#### [AIM OF THE EXERCISE]
In the data below, how many lines include the string "familiar"? Give only the number.

#### [RECORDS TO PROCESS]
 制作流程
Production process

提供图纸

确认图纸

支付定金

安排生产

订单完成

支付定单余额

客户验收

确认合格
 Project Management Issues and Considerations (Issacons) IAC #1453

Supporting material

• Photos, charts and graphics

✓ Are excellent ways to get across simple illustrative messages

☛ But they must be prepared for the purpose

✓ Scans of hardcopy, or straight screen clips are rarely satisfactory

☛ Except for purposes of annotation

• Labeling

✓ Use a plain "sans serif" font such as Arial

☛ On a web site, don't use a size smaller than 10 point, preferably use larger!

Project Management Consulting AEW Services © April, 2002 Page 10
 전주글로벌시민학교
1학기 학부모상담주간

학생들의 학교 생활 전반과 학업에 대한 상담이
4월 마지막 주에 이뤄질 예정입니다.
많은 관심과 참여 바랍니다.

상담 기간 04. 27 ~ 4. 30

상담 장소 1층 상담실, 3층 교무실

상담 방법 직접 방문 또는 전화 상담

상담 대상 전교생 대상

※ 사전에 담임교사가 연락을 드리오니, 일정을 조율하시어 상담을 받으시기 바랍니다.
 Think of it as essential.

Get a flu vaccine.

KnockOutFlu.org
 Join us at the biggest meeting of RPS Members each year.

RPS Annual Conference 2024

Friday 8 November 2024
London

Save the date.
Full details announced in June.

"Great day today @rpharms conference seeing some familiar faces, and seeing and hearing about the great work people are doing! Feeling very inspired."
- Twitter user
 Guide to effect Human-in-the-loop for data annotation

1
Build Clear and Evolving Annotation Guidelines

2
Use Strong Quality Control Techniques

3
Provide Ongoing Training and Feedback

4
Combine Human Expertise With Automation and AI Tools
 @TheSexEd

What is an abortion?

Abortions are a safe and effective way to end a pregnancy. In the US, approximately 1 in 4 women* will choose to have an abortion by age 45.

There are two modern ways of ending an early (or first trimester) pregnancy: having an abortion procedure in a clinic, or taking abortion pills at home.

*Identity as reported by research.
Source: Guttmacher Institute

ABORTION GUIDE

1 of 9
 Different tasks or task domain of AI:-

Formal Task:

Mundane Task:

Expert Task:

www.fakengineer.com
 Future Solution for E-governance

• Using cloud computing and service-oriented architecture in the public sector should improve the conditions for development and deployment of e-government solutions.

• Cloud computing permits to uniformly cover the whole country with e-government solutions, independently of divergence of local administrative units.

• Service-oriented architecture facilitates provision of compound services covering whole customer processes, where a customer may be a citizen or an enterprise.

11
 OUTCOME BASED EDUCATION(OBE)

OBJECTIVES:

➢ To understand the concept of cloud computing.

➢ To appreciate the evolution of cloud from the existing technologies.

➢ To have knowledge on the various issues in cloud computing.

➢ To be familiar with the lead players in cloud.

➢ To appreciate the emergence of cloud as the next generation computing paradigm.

#### [ANSWER SPACE]
2